This year, we have 2 teams for Cyber Patriot. We have a Senior team consisting of Ryan Vrobel, Isaac Trost, Tanmay Sharma and Jarek Smith as well as a Junior team consisting of Alex Cihon, Anthony Spencer and Holly Goodwill.

Both teams started preparing weeks in advance. We had our Cyber Patriot mentor, Brian Theissen, working with the groups on Friday afternoons and I think the efforts really are paying off. Both teams went into round 1 feeling confident and excited with some powershell and bash scripts written to help with initial tasks so that more time could be spent sleuthing out the tough problems.

Gannon was kind enough to once again host us at the I-HACK building and it was an awesome experience!

We arrived at Gannon at about 12:30 and were working on the VMs by about 12:45. This round’s VMs were Windows 10 and Ubuntu 22. The teams shared a lab space but were divided up so that no information was passed from one group to another.

Both groups performed exceptionally well. They both got nearly all the points on Linux (94) before they locked themselves out of admin rights on the boxes….(seniors accidentally corrupted the PAM file, and the Juniors deleted a settings directory or something).
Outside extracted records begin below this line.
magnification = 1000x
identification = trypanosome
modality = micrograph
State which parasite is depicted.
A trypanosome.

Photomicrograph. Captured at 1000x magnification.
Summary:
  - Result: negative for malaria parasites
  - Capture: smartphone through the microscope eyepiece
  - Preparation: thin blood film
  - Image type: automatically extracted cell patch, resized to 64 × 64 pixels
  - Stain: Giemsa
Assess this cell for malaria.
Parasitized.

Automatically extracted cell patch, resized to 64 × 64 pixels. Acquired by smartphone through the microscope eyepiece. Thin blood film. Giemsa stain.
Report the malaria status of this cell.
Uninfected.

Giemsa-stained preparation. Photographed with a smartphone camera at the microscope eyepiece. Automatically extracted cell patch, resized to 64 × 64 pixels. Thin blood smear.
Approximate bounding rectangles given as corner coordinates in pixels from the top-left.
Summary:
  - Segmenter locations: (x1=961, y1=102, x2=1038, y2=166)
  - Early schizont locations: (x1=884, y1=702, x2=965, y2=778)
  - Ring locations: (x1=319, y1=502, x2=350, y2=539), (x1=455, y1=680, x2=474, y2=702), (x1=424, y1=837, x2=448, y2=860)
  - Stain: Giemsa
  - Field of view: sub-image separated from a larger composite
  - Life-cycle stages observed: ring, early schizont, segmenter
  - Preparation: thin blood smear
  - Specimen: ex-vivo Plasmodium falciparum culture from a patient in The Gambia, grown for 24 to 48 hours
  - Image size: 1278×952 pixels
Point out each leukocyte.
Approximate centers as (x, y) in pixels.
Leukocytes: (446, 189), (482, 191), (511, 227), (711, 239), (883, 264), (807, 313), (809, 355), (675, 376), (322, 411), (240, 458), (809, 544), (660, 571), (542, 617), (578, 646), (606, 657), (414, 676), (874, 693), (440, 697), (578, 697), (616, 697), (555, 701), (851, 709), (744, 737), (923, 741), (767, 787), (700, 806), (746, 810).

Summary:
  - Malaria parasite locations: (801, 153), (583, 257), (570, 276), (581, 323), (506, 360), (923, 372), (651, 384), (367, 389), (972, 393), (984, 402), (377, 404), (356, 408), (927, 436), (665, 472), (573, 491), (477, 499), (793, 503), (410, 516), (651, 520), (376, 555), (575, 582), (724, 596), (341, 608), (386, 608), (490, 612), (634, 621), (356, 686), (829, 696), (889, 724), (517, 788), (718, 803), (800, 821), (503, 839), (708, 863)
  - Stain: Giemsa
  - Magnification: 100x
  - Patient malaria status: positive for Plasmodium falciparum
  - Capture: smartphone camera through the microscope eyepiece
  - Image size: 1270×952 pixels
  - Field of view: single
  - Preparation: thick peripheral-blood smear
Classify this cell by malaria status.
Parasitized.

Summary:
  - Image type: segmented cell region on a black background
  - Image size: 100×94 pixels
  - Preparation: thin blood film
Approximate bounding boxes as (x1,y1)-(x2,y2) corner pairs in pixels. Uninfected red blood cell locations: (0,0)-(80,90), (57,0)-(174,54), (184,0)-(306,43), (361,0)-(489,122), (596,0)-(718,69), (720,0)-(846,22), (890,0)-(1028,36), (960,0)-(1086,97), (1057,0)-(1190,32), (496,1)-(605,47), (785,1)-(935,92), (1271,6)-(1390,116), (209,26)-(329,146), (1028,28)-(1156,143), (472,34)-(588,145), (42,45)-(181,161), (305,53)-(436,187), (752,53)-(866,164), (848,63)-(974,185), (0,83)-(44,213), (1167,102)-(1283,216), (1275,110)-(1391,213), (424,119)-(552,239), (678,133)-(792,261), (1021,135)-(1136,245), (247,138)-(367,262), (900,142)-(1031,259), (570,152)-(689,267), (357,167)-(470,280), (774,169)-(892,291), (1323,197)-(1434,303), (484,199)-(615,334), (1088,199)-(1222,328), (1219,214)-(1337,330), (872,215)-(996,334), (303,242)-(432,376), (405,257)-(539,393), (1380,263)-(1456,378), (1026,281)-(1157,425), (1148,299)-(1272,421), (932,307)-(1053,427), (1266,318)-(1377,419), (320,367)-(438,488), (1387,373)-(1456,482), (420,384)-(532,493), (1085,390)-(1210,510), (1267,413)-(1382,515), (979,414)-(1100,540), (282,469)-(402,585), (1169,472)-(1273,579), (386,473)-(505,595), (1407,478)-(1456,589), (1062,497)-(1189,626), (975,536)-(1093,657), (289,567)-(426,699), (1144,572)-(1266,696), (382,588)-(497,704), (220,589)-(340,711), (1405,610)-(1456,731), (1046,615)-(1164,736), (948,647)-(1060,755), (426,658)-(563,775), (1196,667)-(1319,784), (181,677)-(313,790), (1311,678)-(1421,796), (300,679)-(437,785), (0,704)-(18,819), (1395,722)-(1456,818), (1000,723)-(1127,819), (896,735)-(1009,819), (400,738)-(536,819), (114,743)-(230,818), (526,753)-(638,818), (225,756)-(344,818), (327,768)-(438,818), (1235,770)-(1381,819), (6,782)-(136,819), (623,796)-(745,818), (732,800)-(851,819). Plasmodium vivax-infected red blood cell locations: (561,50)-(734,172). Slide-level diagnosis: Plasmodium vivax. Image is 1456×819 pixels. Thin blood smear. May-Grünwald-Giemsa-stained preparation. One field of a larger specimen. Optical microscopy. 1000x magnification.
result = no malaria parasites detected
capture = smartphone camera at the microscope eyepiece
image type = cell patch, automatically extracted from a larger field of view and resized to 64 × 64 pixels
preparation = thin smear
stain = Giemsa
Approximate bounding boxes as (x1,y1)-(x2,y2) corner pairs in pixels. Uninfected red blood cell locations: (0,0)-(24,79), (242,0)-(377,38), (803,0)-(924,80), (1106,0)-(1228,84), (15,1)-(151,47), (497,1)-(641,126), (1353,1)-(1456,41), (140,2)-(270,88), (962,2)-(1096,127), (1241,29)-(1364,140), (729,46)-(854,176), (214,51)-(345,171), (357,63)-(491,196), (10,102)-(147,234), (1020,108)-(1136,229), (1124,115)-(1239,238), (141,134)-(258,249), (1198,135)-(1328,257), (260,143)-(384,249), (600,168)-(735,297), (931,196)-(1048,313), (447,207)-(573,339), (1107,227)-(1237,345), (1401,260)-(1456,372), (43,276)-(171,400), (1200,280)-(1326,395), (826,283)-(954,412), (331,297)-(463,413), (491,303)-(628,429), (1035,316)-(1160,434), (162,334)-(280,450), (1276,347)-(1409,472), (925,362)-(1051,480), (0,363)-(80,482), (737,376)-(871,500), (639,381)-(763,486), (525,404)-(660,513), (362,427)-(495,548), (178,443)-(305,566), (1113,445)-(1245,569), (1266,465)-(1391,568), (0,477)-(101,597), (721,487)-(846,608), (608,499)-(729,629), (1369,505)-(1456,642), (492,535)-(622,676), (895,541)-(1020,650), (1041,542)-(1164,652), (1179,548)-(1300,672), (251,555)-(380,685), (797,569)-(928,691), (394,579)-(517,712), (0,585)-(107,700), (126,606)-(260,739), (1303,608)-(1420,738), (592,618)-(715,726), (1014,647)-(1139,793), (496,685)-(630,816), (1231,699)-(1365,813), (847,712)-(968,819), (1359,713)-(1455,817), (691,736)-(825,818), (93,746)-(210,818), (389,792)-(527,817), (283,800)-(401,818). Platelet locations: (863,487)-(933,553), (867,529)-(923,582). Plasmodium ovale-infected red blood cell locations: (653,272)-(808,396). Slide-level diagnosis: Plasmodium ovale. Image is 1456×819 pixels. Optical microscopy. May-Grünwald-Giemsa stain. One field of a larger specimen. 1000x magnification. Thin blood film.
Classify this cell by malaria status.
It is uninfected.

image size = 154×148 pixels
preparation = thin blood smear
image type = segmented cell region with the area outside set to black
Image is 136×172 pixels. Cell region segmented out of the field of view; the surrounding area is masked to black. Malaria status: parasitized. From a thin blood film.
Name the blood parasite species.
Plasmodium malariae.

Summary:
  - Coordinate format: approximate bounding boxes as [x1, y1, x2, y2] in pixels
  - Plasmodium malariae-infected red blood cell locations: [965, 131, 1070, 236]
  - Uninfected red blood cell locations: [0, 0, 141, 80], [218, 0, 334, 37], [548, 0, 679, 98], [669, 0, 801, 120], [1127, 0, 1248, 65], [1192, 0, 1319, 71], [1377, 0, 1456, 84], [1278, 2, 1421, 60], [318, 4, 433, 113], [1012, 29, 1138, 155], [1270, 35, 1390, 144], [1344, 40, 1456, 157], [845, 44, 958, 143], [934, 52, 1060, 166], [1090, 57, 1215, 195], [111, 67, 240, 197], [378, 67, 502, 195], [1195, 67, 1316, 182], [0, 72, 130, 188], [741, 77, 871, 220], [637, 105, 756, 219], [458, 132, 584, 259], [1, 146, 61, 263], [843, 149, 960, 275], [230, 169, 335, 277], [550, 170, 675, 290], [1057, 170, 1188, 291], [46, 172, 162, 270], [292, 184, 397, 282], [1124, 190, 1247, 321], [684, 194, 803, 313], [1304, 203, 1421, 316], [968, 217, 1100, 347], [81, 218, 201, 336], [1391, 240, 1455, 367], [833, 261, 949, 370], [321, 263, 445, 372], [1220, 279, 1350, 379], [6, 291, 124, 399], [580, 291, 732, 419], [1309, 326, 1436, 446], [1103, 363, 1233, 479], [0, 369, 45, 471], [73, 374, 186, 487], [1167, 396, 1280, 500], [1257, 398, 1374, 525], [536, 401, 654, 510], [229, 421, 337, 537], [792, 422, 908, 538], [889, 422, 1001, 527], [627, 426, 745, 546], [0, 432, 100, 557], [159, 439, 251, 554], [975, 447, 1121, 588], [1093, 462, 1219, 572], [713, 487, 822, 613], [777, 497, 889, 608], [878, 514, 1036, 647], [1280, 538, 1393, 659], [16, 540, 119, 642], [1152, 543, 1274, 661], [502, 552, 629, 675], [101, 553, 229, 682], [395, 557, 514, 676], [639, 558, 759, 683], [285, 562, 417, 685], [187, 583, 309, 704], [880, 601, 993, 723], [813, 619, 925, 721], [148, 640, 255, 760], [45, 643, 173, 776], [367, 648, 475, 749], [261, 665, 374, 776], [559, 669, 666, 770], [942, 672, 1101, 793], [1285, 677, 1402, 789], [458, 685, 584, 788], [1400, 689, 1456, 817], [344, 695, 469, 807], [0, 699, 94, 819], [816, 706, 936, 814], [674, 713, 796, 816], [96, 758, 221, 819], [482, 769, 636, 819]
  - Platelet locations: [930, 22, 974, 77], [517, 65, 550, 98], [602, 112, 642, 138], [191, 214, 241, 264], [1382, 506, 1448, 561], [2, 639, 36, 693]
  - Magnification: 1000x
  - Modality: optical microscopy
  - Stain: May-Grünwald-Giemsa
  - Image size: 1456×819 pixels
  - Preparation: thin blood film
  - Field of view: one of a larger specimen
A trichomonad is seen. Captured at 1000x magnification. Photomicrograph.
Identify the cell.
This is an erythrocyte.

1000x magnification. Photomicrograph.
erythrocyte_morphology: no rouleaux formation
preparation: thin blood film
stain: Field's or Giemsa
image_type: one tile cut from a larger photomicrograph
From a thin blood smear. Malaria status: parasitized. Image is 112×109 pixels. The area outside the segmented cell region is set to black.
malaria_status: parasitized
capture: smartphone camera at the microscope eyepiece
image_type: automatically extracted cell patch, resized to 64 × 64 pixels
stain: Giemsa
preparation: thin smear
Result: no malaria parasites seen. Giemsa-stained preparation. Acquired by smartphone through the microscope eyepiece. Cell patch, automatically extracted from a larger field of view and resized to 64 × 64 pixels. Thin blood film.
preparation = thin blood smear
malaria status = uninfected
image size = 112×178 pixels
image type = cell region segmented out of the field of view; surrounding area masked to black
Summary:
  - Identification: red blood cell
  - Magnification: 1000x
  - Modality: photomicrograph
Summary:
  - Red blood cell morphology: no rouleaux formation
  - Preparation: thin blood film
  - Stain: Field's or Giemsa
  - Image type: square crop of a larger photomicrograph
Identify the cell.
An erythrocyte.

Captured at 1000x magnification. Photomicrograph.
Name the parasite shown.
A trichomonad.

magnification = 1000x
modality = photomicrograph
The seniors got all 100 points on the Windows machine (a first for us)!…this was a close one though. They updated a security setting to use Windows Hello, but then never actually set it. So they were sitting at 95 points on the box when they restarted to apply updates. At that point, they could no longer log in, but fortunately the last 5 points were registered with the update (that was close!). The Juniors scored 90 points on the Windows machine, missing only the Windows Hello setting, and then the box did not have enough memory to properly reload so it got hung up when applying updates. So, in summary, the Seniors scored 194 and the Juniors scored 184. An amazing job by both teams!

Senior Scores:

Junior Scores:

A few additional notes:

  • In the last hour, we were thinking about creating a “nuclear list“…this would be a list of “dangerous” actions we can take to try and knock out the remaining points. These would be actions that could essentially brick the VM, at which point we’d just stop working on it.
  • Read the READMEs thoroughly and break them down. All the info needed is in those documents. With respect to the Juniors missing the Windows Hello setting, that was in the readme….of course, it may be best they didn’t get that one or they may have locked themselves out sooner, just like the Seniors.
  • There was no packet tracing or quiz in this round do to Cisco NetAcad being scheduled for maintenance during some of the competition window.

In summary, this was an awesome time at I-HACK. Brian has been doing an amazing job mentoring the students and the work they put into this is really paying off. I am so proud of these guys!